In August 2009, Fox announced that Neve Campbell would guest star as Cassandra, a Wiccan whom the townsfolk accuse of blinding them.

==Cultural references==
The title refers to the 1971 Disney film Bedknobs and Broomsticks. Guest star Neve Campbell is famous for starring in The Craft, a film with a similar theme to this episode. The way Cletus takes the family out of the frozen lake is similar to Deliverance and Misery. The sequence with Homer and Cletus exploring different moonshine locales, split into four different screens, is a parody of Sideways. Lisa is shown doing online research using a site called Wiccapedia. The last scene in the episode of Lisa figure skating on the frozen water is also reminiscent of the final scene in the film To Die For. One scene features a group of bears chained up wearing clothes, referred to as The Country Bear Jamboree.

== Reception ==
In its original American broadcast, "Rednecks and Broomsticks" was viewed by an estimated 9.02 million households and received a 4.2 Nielsen rating/10 share in the 18–49 demographic. It was the most-watched show out of the four shows on Fox's Animation Domination line-up, but the second highest rated show of Animation Domination after Family Guy. The show was also the fourth most watched show on Fox that week after House, The OT, and Bones while being fourth in the Adults 18–49 viewing for the week after House, The OT, and Family Guy.

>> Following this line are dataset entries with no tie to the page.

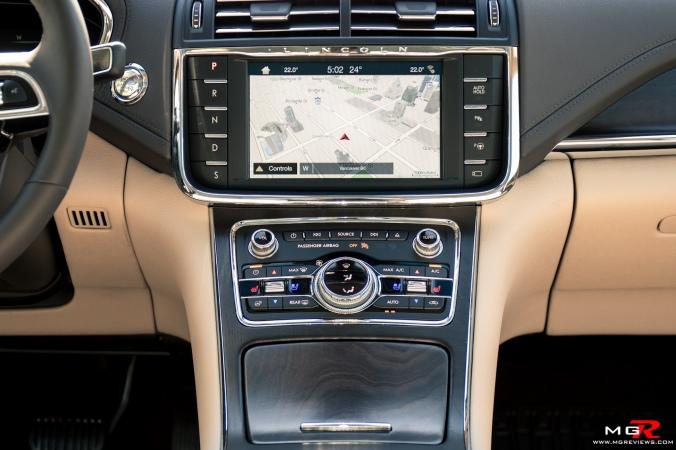 2018 Lincoln Continental-11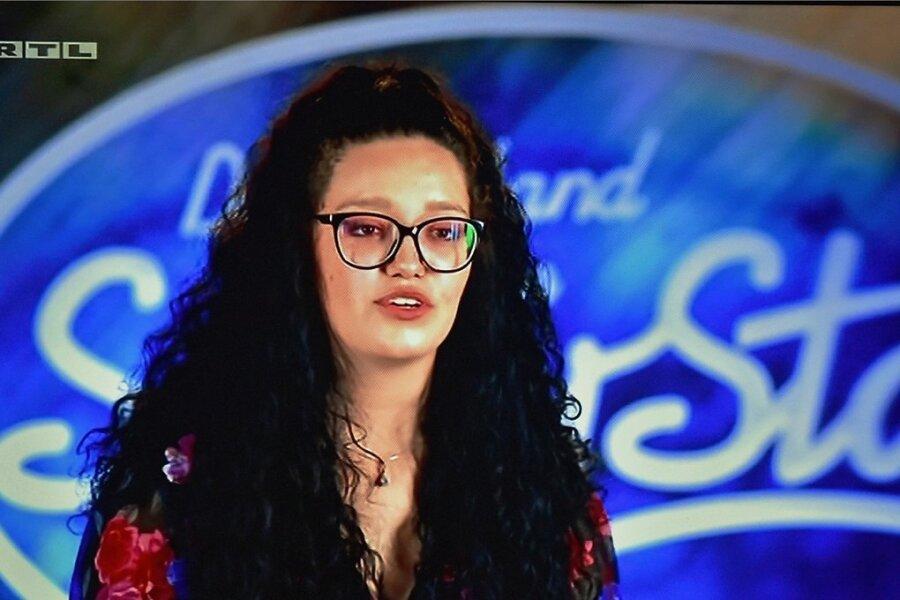 """Die einstige Erzistar-Teilnehmerin Lena-Loreen Kürschner ist bei """"Deutschland sucht den Superstar"""" eine Runde weiter."""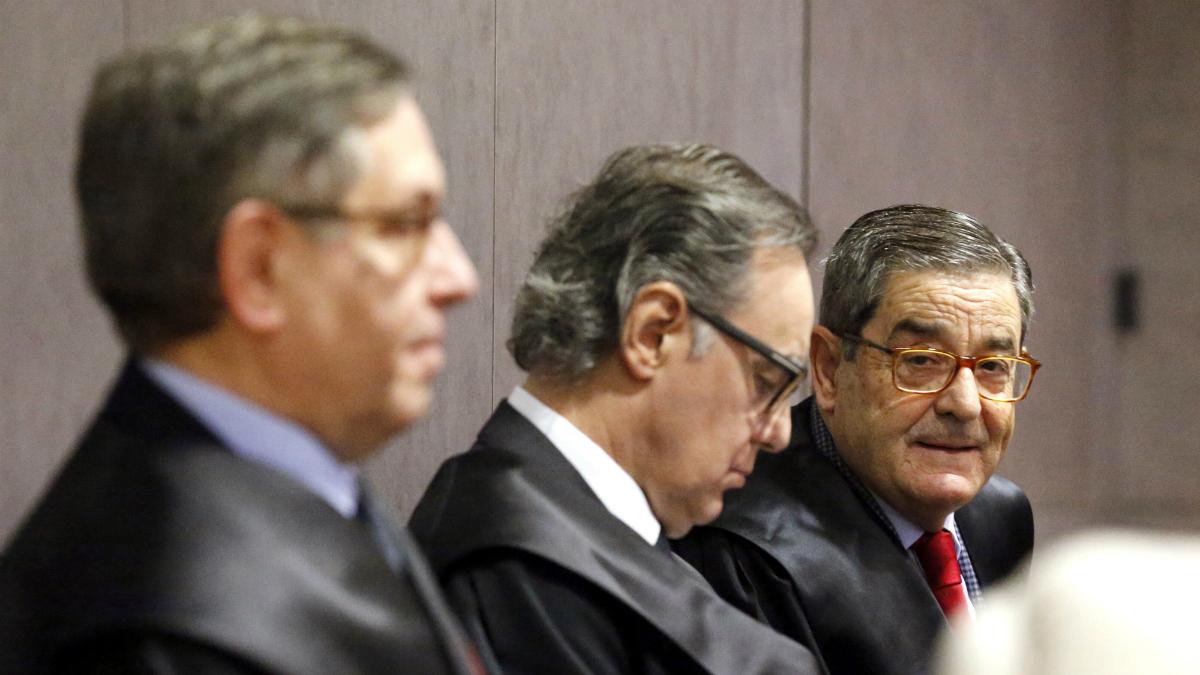 El exdelegado del Gobierno en el País Vasco Mikel Cabieces; el expresidente de Kutxabank Mario Fernández, y el abogado Rafael Alcorta (Foto: EFE)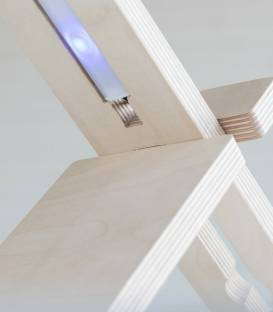 Lampe de table ou de bureau en bois et Led DELAMP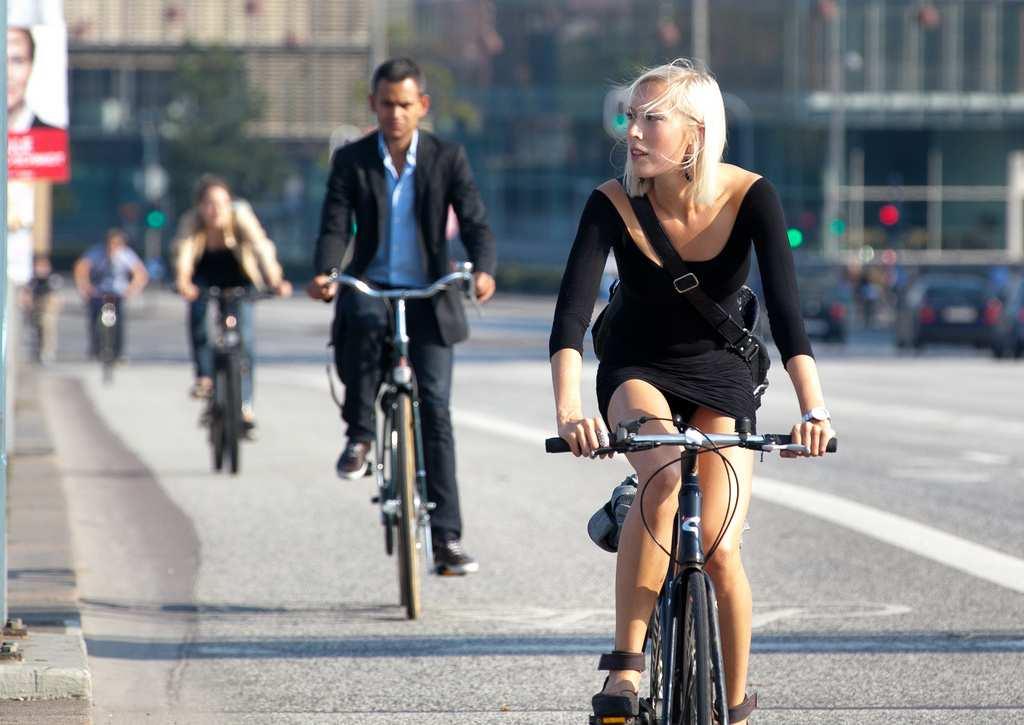 Imagen de Francia, al trabajo en bici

Robert Canning of IGN stated in his review "In the end, for all the small bits that worked -- Moleman operating on himself, Moe and the angry mob -- 'Rednecks and Broomsticks' was just too bland to be worthwhile.".

Emily VanDerWerff of The A.V. Club gave the episode A− praising the Sideways parody saying "a.) arose naturally from the story and b.) was all about moonshine, which is never not funny.".